Dr. Kathleen Surpless, an Associate Professor in Trinity University’s (Texas) Department of Geosciences, received an ACS PRF grant to focus research on the Hornbrook basin of the North American Cordillera. The basin straddles the Oregon-California border, north of Surpless’ prior work in the Great Valley Group in central and northern California.
The North American Cordillera is a complex mountain chain that extends the entire length of Western North America. One of the best-studied mountain belts in the world, this massive chain presents unique challenges and opportunities for scientists.

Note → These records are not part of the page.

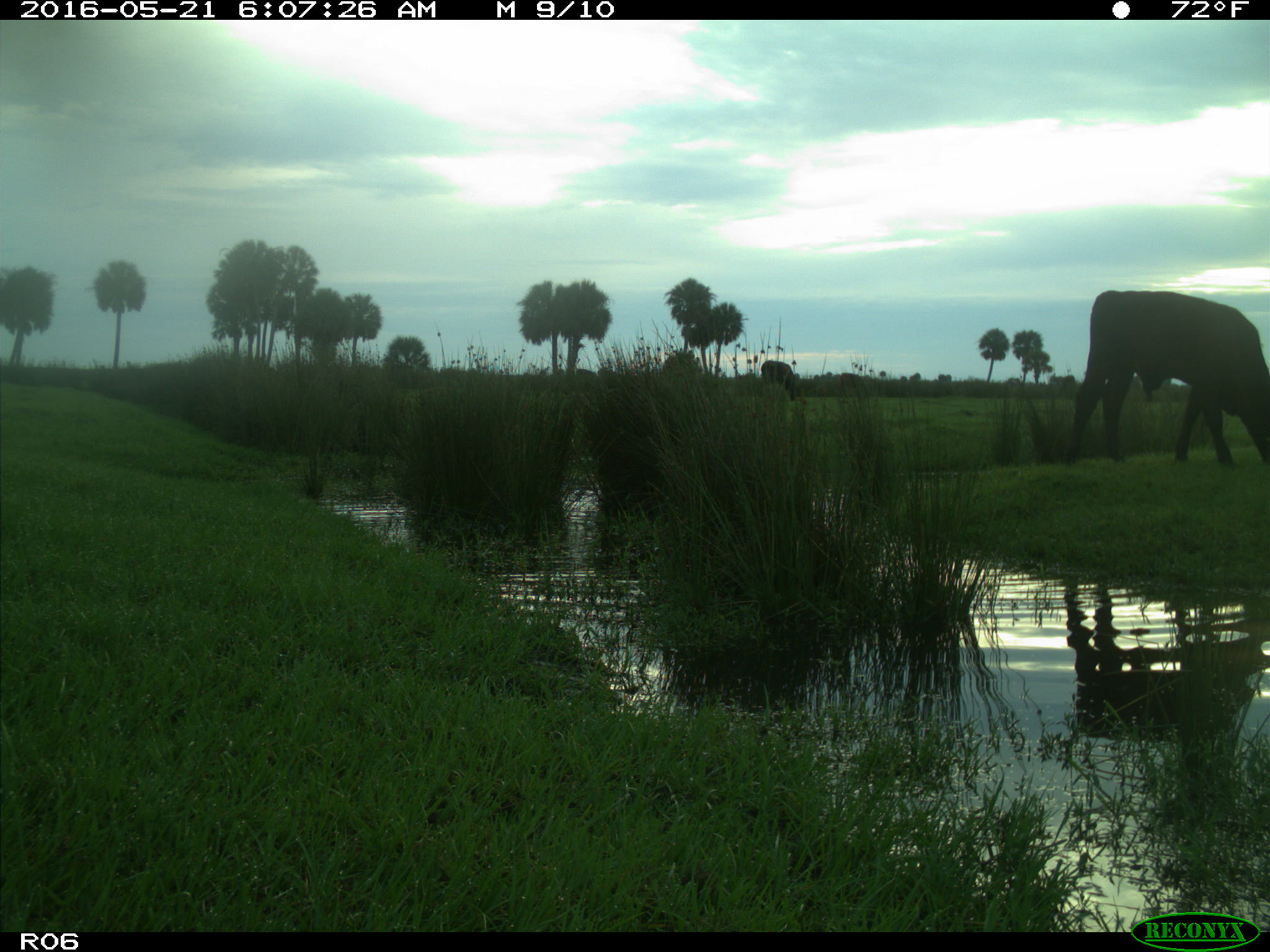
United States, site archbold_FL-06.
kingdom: Animalia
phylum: Chordata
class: Mammalia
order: Artiodactyla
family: Bovidae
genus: Bos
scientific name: Bos taurus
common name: domestic cow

What makes the North American Cordillera particularly intriguing are large blocks of crust that, due to tectonics, have moved either from where they originally formed or from where they were initially added to North America. Add to that the fact that these blocks of crust have been deformed, intruded, and eroded over time, and you have a challenge that’s almost impossible for a geoscientist to resist.
In essence, Dr. Surpless and her team are attempting to paint a picture of what this rocky, difficult terrain might have looked like about 100 million years ago. They examine sedimentary material that, through erosion, has collected in basins in the Cordillera. (Or, in what would have been basins in previous times, but may now be covered by younger rocks or deformed and uplifted into modern mountains.) With her current focus on the Hornbrook region, she tries to piece together where this material came from and how it developed over time. “We’re essentially trying to reconstruct what is no longer there.”
“From my Ph.D. work, I’ve been interested in Cordilleran geology. It’s a fascinating place to work. People have generated a lot of great and intriguing ideas about how this mountain belt may have developed through time.”
The collected evidence indicates that millions of years ago, current “pieces” were likely joined in a single, continuous formation, but were later separated by environmental changes and tectonic shifts.
This idea is not necessarily new or novel. Previous research had concluded that the sediment within both the Hornbrook Formation and the Great Valley Group came from the Klamath Mountains (directly west of Hornbrook), suggesting that the two basins may once have been joined.
Surpless and her team are employing new tools and techniques to sample and analyze mudstone on the Hornbrook Formation for geochemical analysis. What they are discovering from these more advanced analyses is that, while earlier sedimentary material did, in fact, likely come from Klamath Mountains, later materials sampled from the Hornbrook Formation could not have come exclusively from Klamaths.
The implication of this research indicates that at some point, there was a geological shift. Samples indicate that three now-separate systems—the Ochoco asin, Hornbrook Formation, and Great Valley Group—may have been connected during Cretaceous time and received sediment from the Klamath Mountains to the west, as well as the Sierra Nevada Mountains and the Blue Mountains, south and east of the basin.
In the future, Dr. Surpless plans to investigate causes for the apparent breaking up of the Ochoco Basin, Hornbrook Formation, and Great Valley Group. “If they were connected, why aren’t they anymore?”
Dr. Kathleen Surpless is an Associate Professor at Trinity University’s Department of Geosciences. She received her Ph.D. from Stanford University and conducted post-doctoral research there for an additional three years.